What is needed: Rewrite the text of all the entries below as a numbered list with no blank lines, leaving out the pictures.

*** Supplied information ***

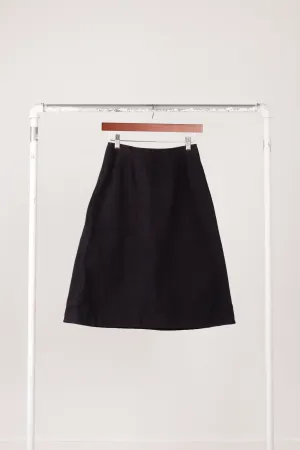 2000's Celine 'Canvas Cotton' Midi Skirt Black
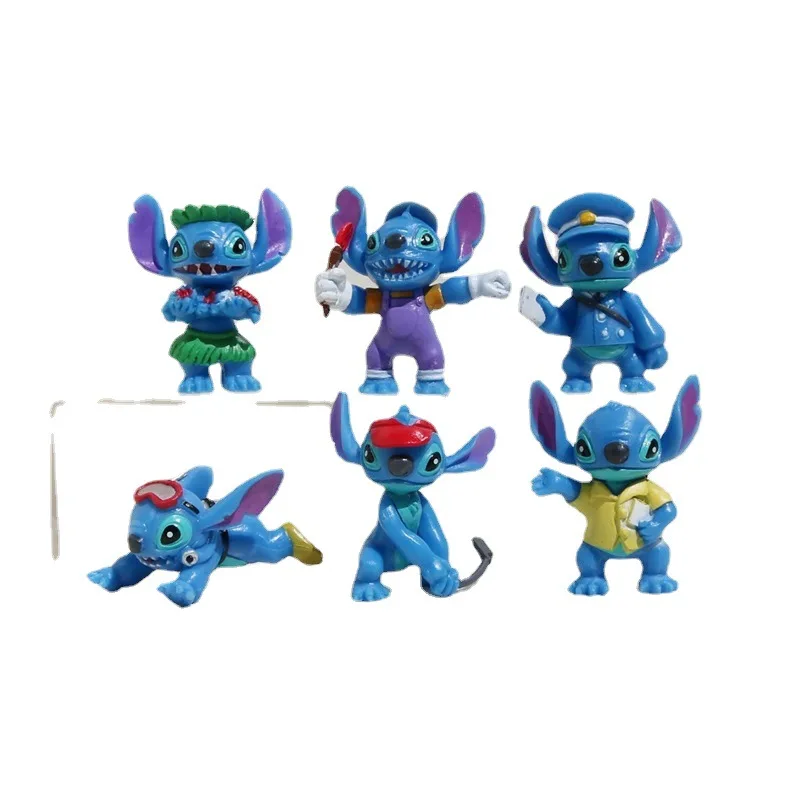 Figurki Stitch z kreskówek, lalki, zabawki, dekoracje do wnętrza samochodu, na biurko, figurki anime, miniatury, ozdoby, akcesoria, prezenty dla dzieci.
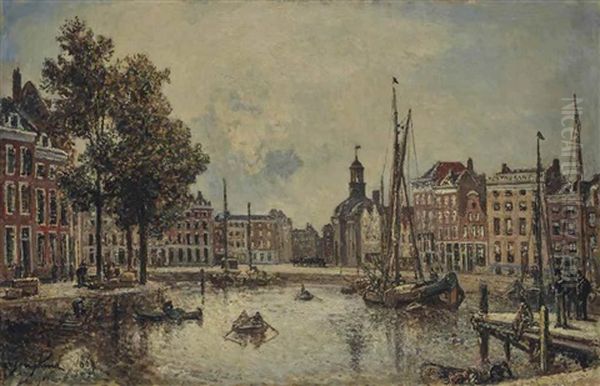 Le Port De Rotterdam, Le Matin : Vue Sur La Bourse Oil Painting by Johan Barthold Jongkind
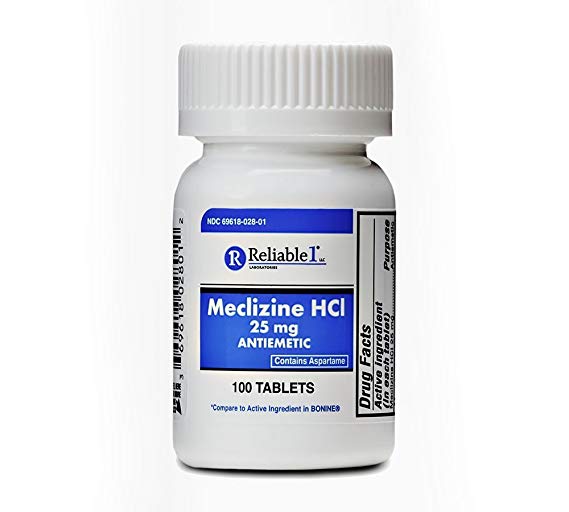 RELIABLE 1 LABORATORIES Meclizine 25 mg Generic Bonine Motion Sickness (100 Chewable Tablets, 1 Bottle) - Prevent nausea, vomiting, and dizziness caused by motion sickness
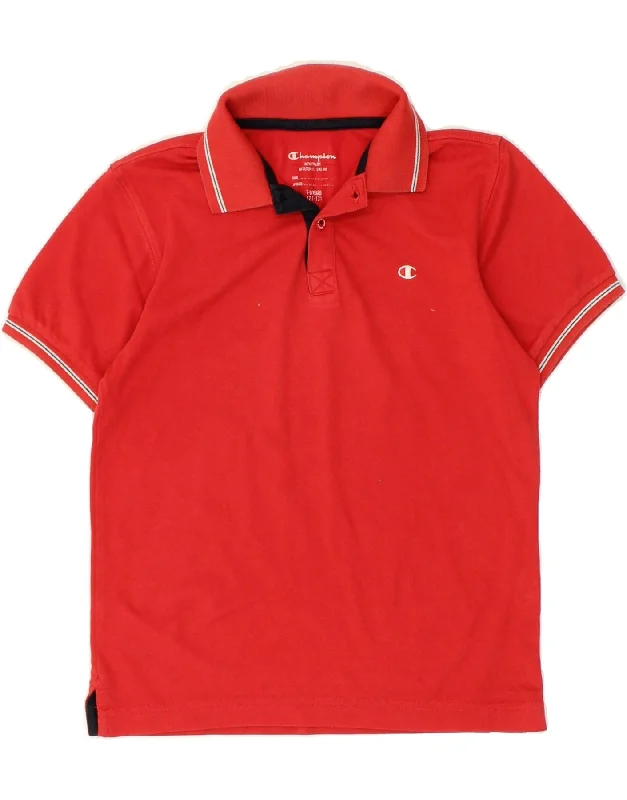 men's custom embroidered polo shirts -CHAMPION Boys Polo Shirt 7-8 Years Small Red Cotton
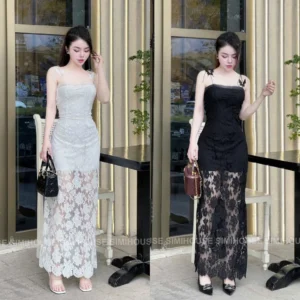 (SIMI HOUSE) Váy ren hai dây thiết kế nơ bướm sang chảnh / đầm body tôn dáng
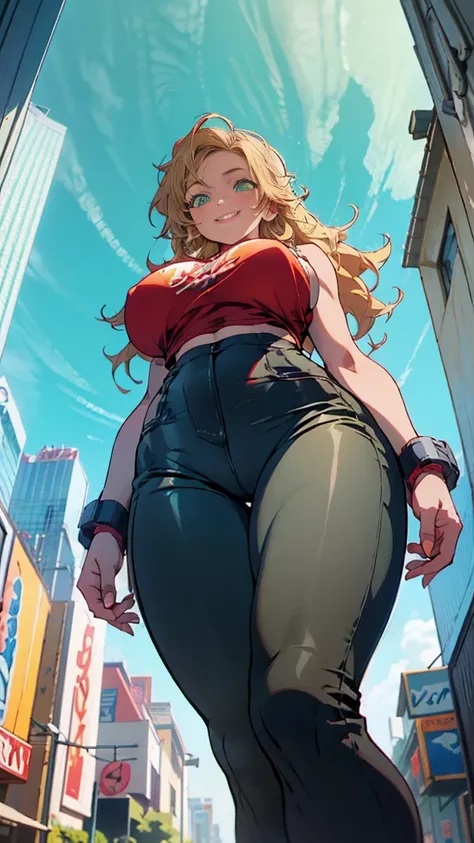 highest resolution,8K quality,Beautiful smiling anime girl, tight leather pants, red tank top with big breasts and wide hips, urban landscape, Whole body, ((view from below)), urban landscape,evening, Blonde hair and green eyes 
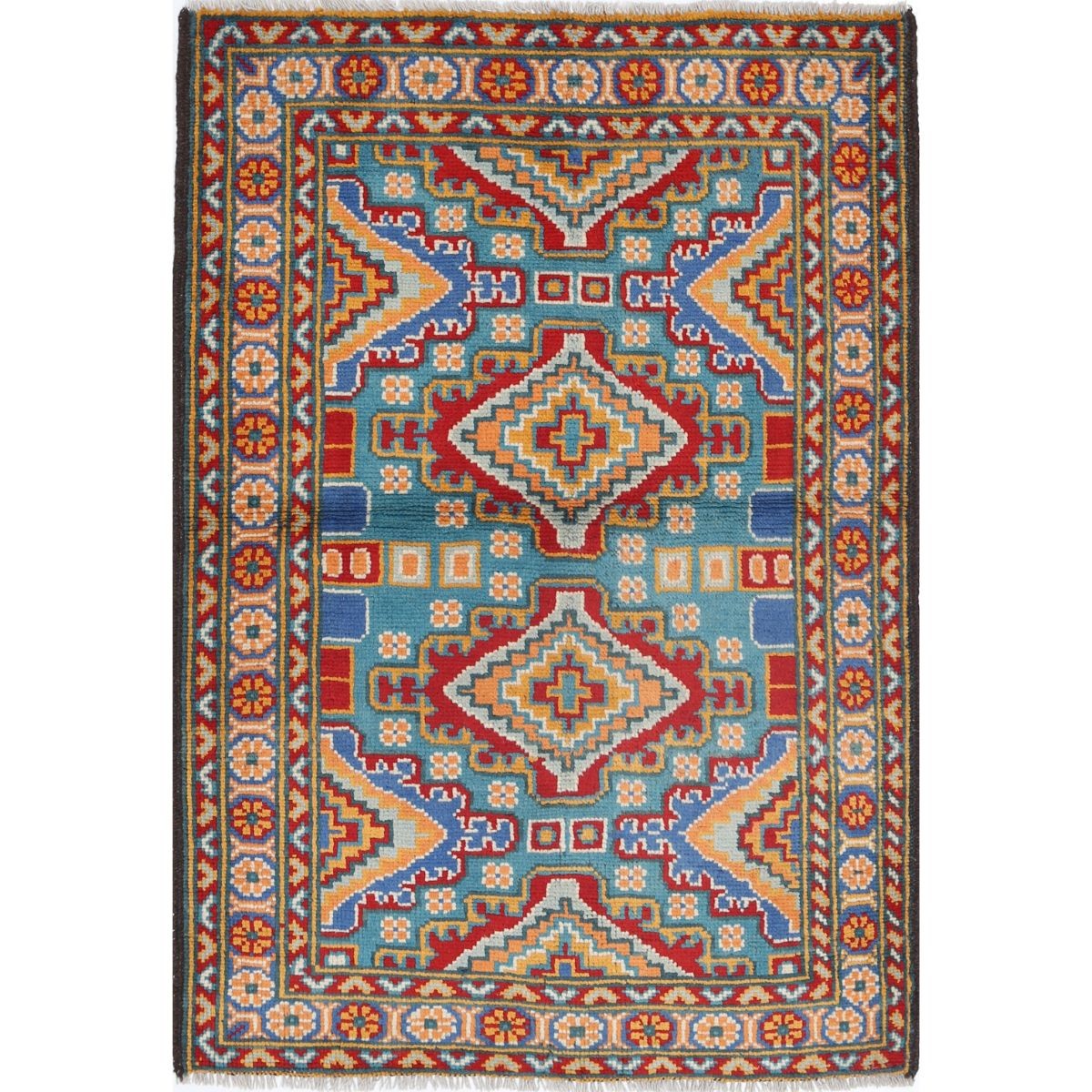 Revival 3x5 Handmade Double Knotted Washable Wool Rug - Colorful
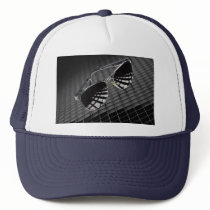 Sunglasses on grid background mesh hats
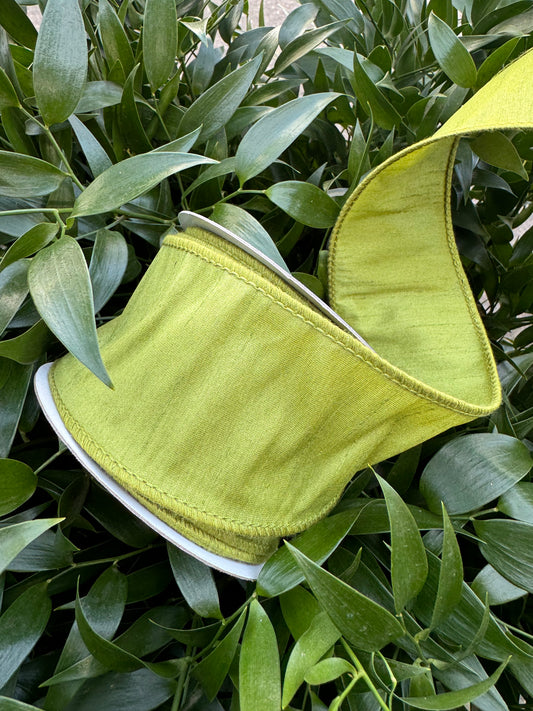JME heavy wired ribbon. MOSS GREEN Dupion 2.5"x 10YDS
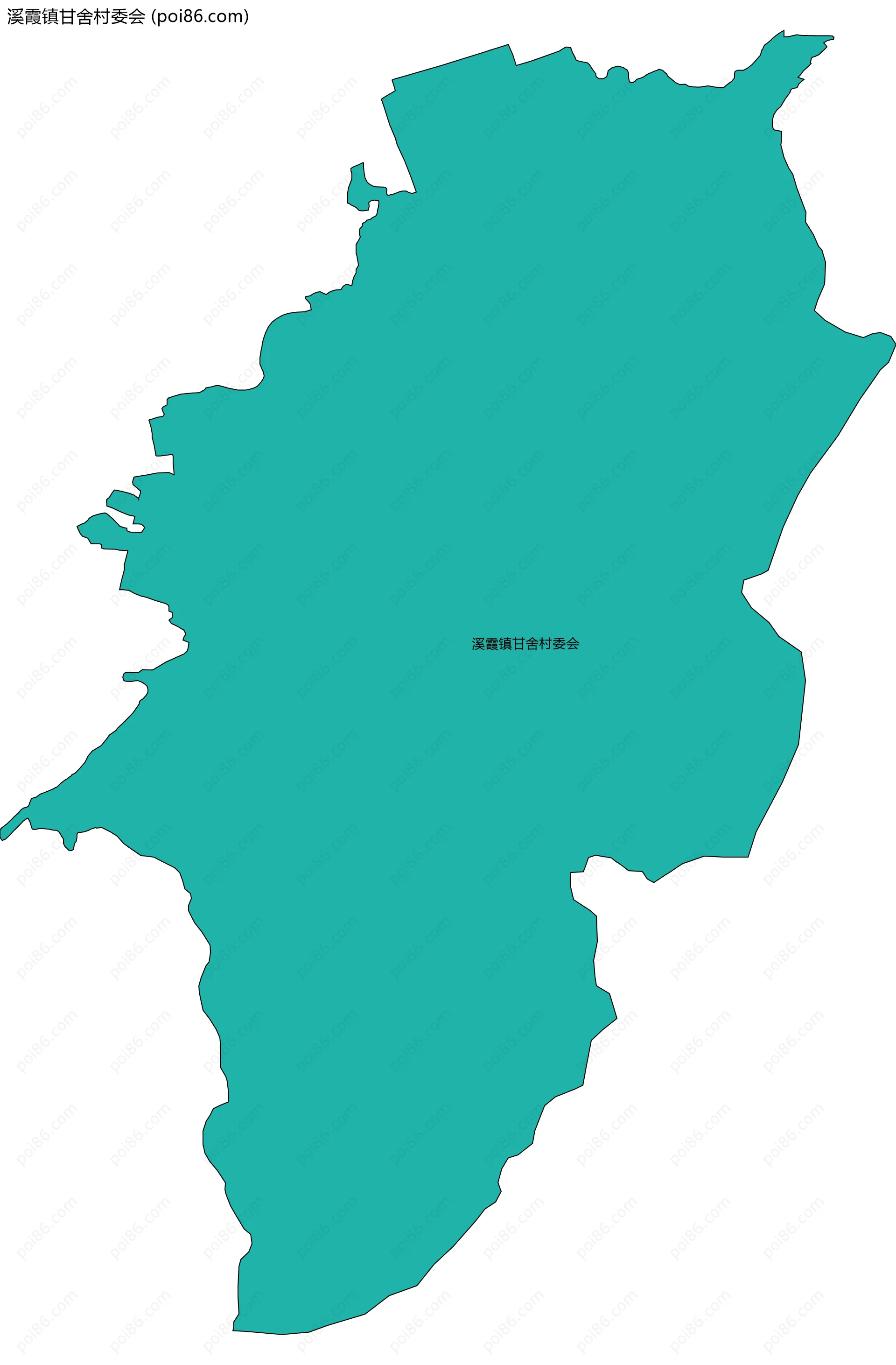 溪霞镇甘舍村委会边界地图
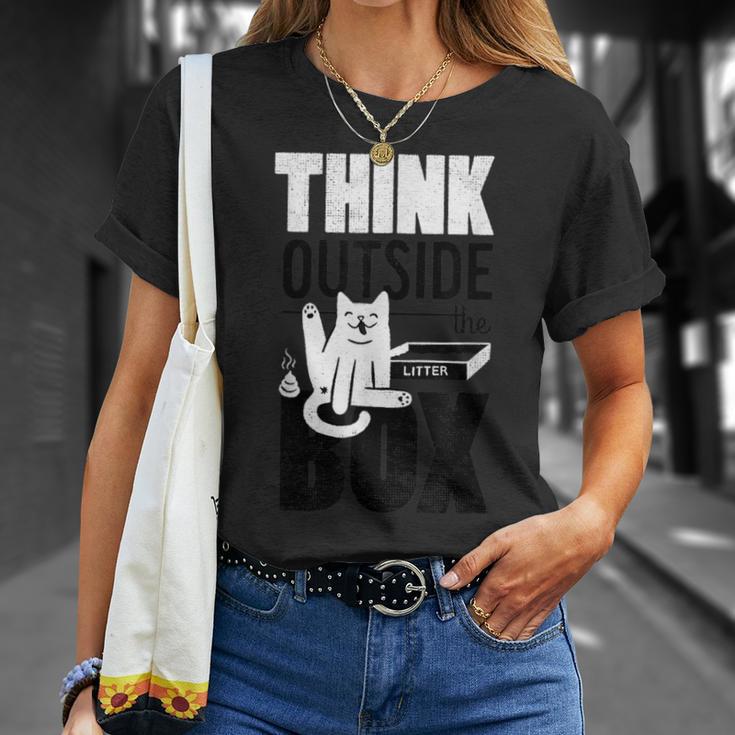 Think Outside The Litter Box Cat Kitty Butt Poop Lick T-Shirt Gifts for Her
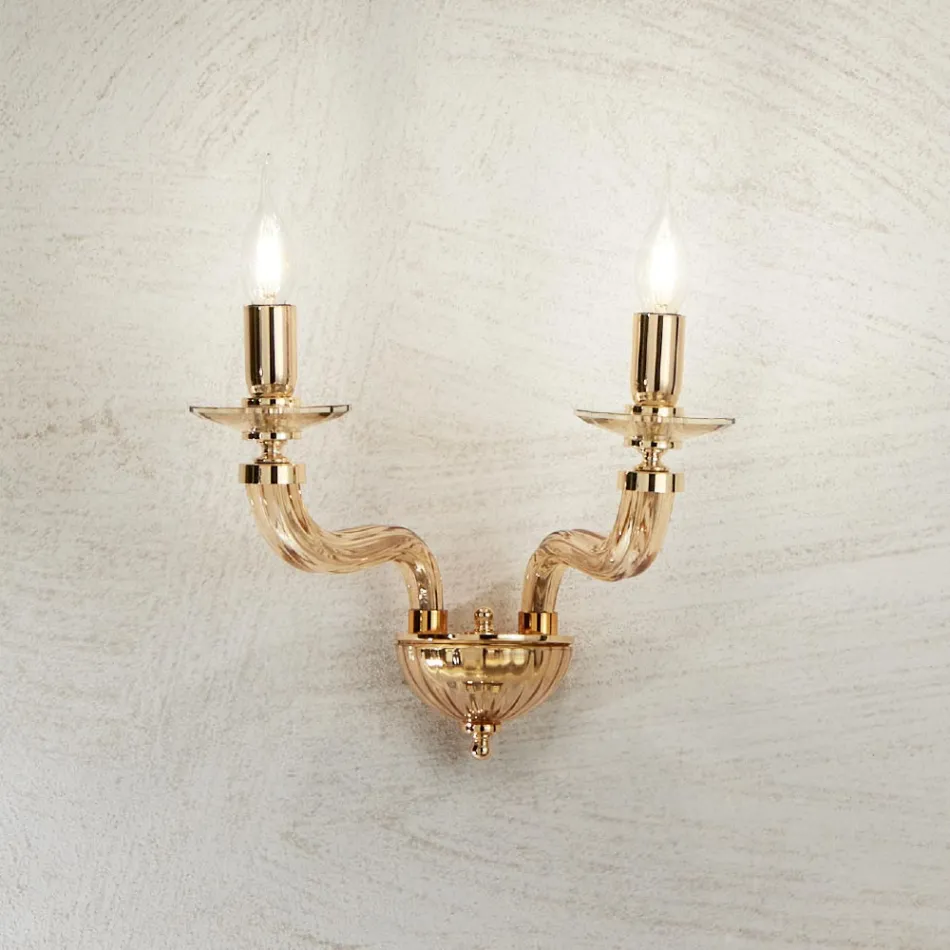 Aplica de Perete Clasica 2 Lumini din Sticla Rigaton lucrata manual si Metal - Fievole Viadurini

*** End of Supplied information ***

Task answer:
1.  2000's Celine 'Canvas Cotton' Midi Skirt Black
2.  Figurki Stitch z kreskówek, lalki, zabawki, dekoracje do wnętrza samochodu, na biurko, figurki anime, miniatury, ozdoby, akcesoria, prezenty dla dzieci.
3.  Le Port De Rotterdam, Le Matin : Vue Sur La Bourse Oil Painting by Johan Barthold Jongkind
4.  RELIABLE 1 LABORATORIES Meclizine 25 mg Generic Bonine Motion Sickness (100 Chewable Tablets, 1 Bottle) - Prevent nausea, vomiting, and dizziness caused by motion sickness
5.  men's custom embroidered polo shirts -CHAMPION Boys Polo Shirt 7-8 Years Small Red Cotton
6.  (SIMI HOUSE) Váy ren hai dây thiết kế nơ bướm sang chảnh / đầm body tôn dáng
7.  highest resolution,8K quality,Beautiful smiling anime girl, tight leather pants, red tank top with big breasts and wide hips, urban landscape, Whole body, ((view from below)), urban landscape,evening, Blonde hair and green eyes 
8.  Revival 3x5 Handmade Double Knotted Washable Wool Rug - Colorful
9.  Sunglasses on grid background mesh hats
10. JME heavy wired ribbon. MOSS GREEN Dupion 2.5"x 10YDS
11.  溪霞镇甘舍村委会边界地图
12.  Think Outside The Litter Box Cat Kitty Butt Poop Lick T-Shirt Gifts for Her
13.  Aplica de Perete Clasica 2 Lumini din Sticla Rigaton lucrata manual si Metal - Fievole Viadurini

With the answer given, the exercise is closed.